▶ [WORK REQUEST] The lines below, from the one containing "Dia dos Namorados" through the one containing "Germany - Heidelberg", should be set down exactly, with no pictures and nothing else.
━━━ SUPPLIED ENTRIES
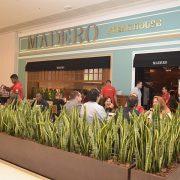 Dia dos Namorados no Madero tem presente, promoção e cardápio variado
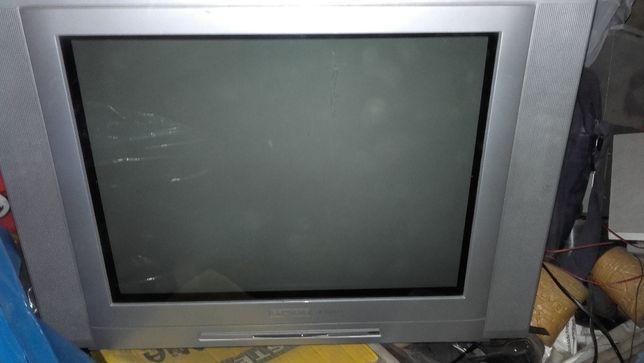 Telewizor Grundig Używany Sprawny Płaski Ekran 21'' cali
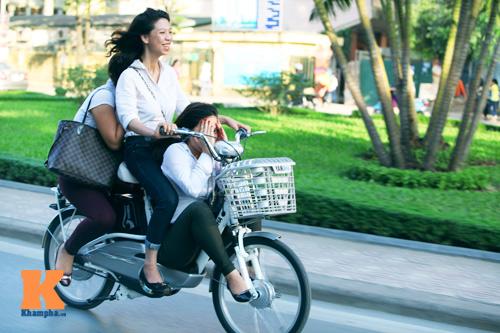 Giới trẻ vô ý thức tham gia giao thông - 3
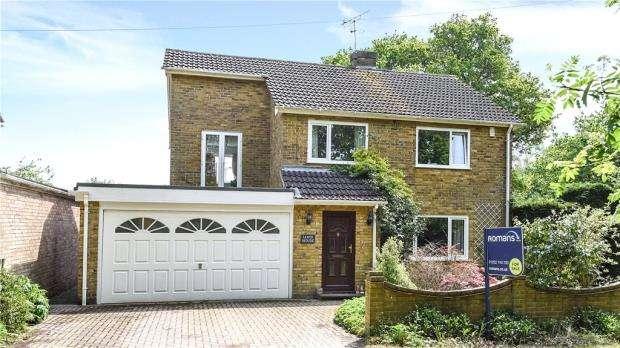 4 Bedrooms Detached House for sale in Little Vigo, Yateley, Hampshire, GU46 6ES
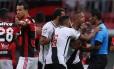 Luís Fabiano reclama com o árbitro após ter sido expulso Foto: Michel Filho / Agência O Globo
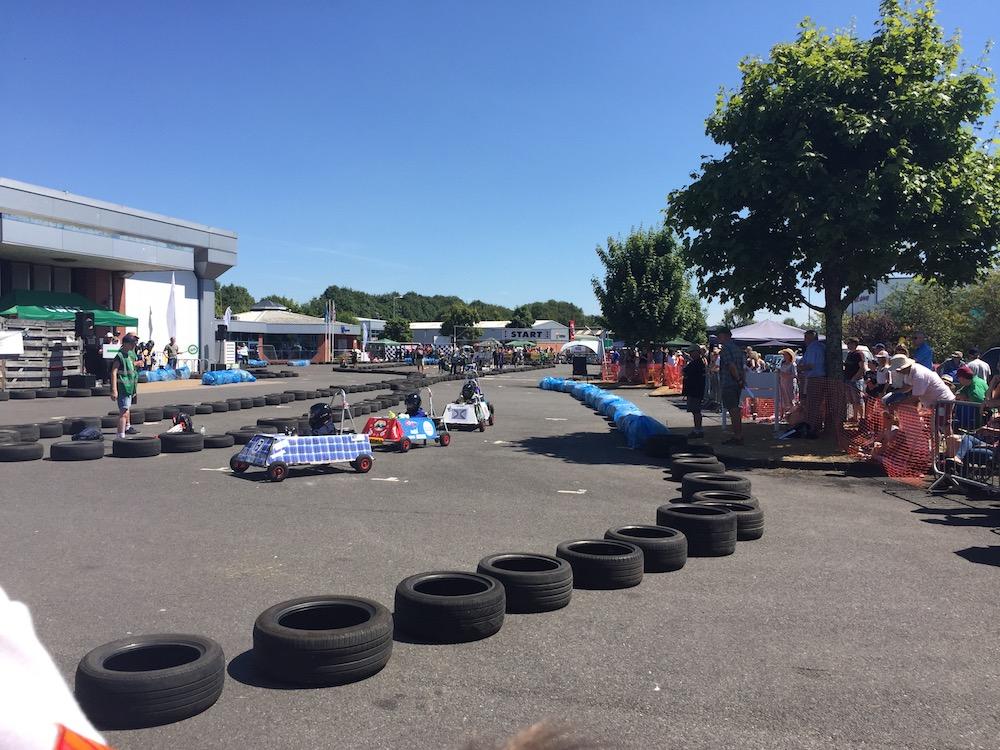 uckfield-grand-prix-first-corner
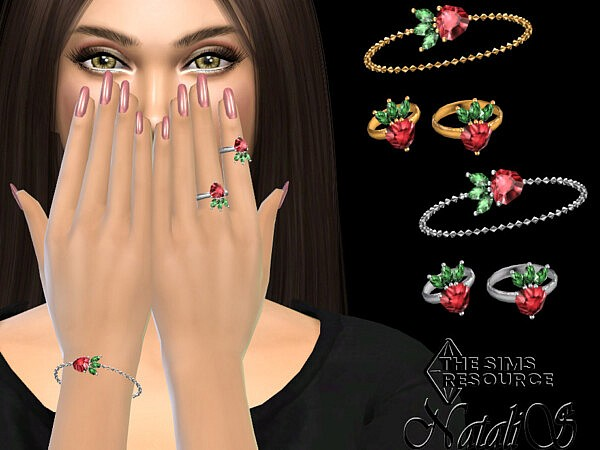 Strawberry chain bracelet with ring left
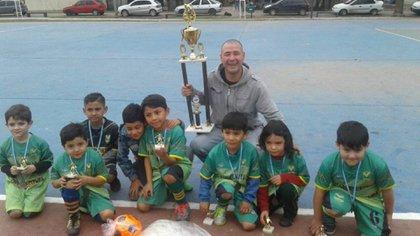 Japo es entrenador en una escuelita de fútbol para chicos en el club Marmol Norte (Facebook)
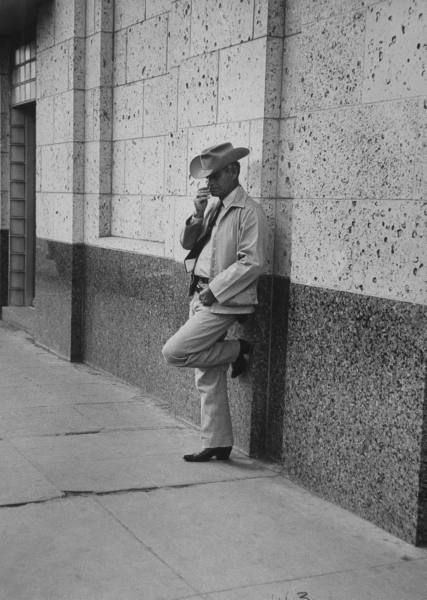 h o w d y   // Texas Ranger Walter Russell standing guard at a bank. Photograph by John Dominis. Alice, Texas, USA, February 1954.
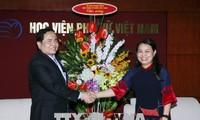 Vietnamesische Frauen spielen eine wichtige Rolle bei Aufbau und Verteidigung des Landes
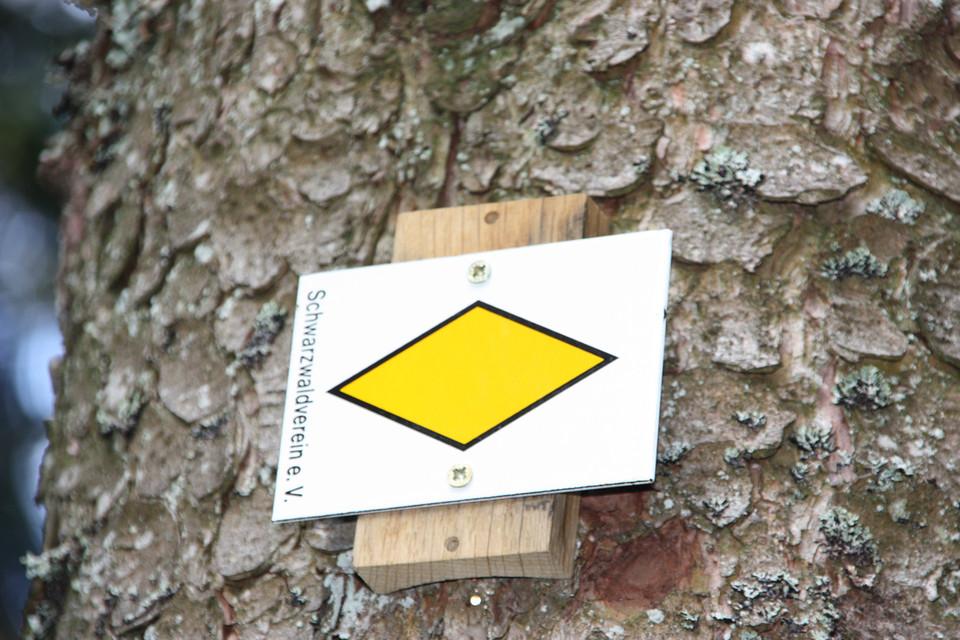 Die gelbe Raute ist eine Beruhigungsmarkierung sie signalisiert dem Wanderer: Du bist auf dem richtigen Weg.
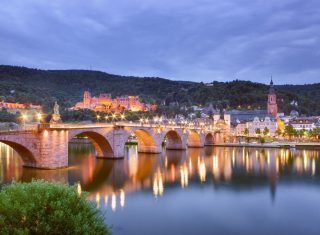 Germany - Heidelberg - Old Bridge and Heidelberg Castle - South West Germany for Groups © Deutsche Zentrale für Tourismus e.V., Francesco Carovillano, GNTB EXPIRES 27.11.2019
━━━━━━
━━━ SUPPLIED ENTRIES
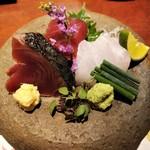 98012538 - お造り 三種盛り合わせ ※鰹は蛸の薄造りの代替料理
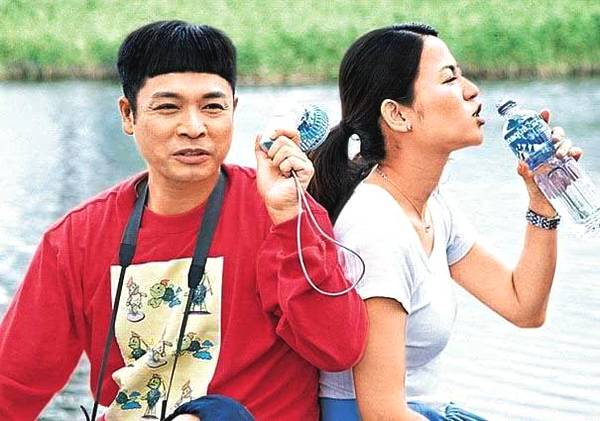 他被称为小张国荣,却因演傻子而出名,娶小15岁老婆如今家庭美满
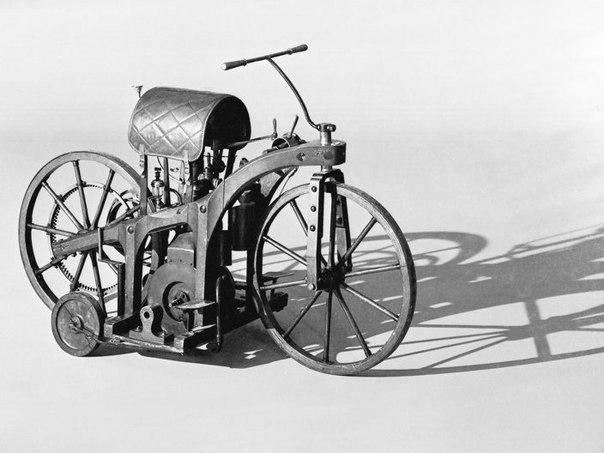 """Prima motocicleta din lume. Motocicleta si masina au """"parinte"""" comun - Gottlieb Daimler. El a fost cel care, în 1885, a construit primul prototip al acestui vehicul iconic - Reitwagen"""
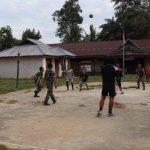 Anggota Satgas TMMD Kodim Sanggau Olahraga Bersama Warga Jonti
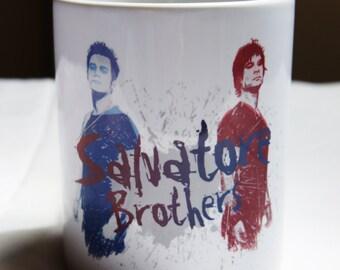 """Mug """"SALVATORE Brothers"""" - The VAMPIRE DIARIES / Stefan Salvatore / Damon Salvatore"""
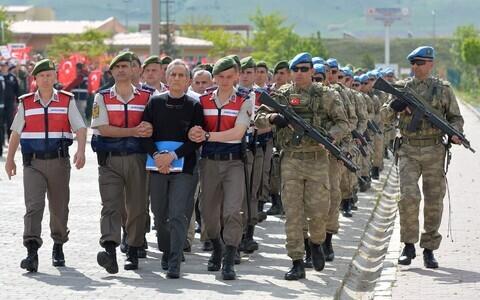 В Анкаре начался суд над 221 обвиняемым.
━━━━━━
━━━ SUPPLIED ENTRIES
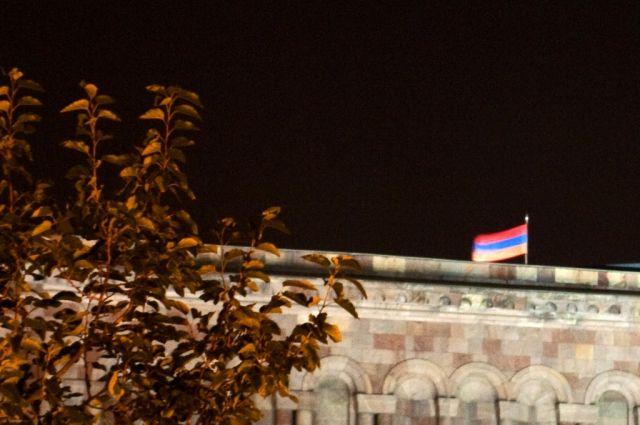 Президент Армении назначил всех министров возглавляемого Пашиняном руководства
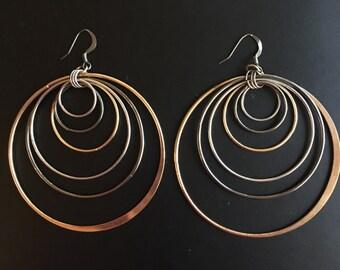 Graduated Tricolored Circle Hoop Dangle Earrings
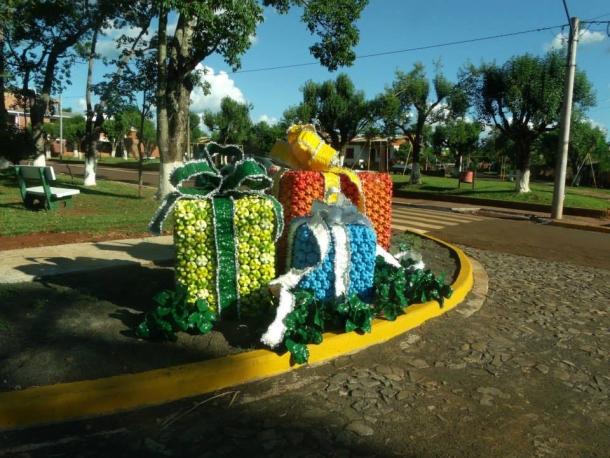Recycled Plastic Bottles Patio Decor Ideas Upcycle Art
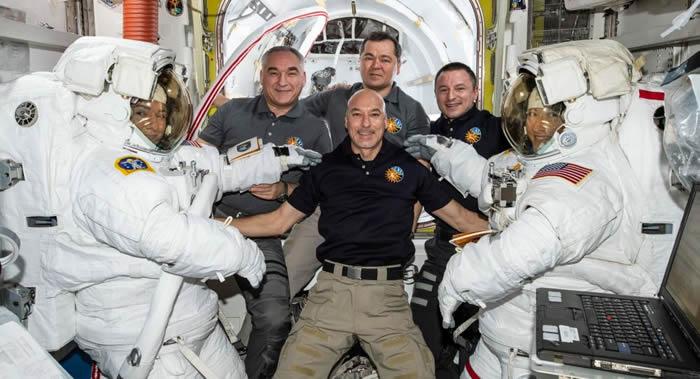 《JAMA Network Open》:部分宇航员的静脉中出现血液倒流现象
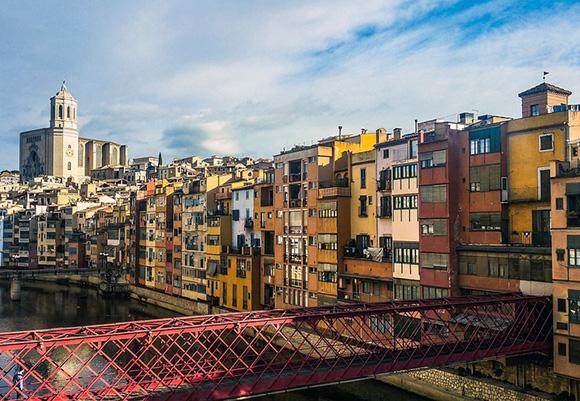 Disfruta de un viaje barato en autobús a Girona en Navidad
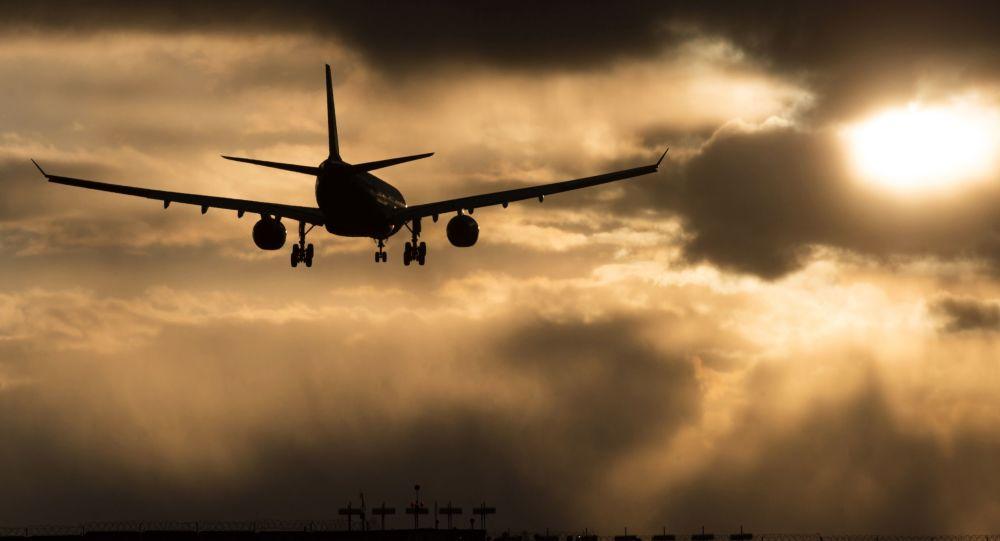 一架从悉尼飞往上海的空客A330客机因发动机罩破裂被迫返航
━━━━━━
▶ [THE ANSWER]
 Dia dos Namorados no Madero tem presente, promoção e cardápio variado
 Telewizor Grundig Używany Sprawny Płaski Ekran 21'' cali
 Giới trẻ vô ý thức tham gia giao thông - 3
 4 Bedrooms Detached House for sale in Little Vigo, Yateley, Hampshire, GU46 6ES
 Luís Fabiano reclama com o árbitro após ter sido expulso Foto: Michel Filho / Agência O Globo
 uckfield-grand-prix-first-corner
 Strawberry chain bracelet with ring left
 Japo es entrenador en una escuelita de fútbol para chicos en el club Marmol Norte (Facebook)
 h o w d y   // Texas Ranger Walter Russell standing guard at a bank. Photograph by John Dominis. Alice, Texas, USA, February 1954.
 Vietnamesische Frauen spielen eine wichtige Rolle bei Aufbau und Verteidigung des Landes
 Die gelbe Raute ist eine Beruhigungsmarkierung sie signalisiert dem Wanderer: Du bist auf dem richtigen Weg.
 Germany - Heidelberg - Old Bridge and Heidelberg Castle - South West Germany for Groups © Deutsche Zentrale für Tourismus e.V., Francesco Carovillano, GNTB EXPIRES 27.11.2019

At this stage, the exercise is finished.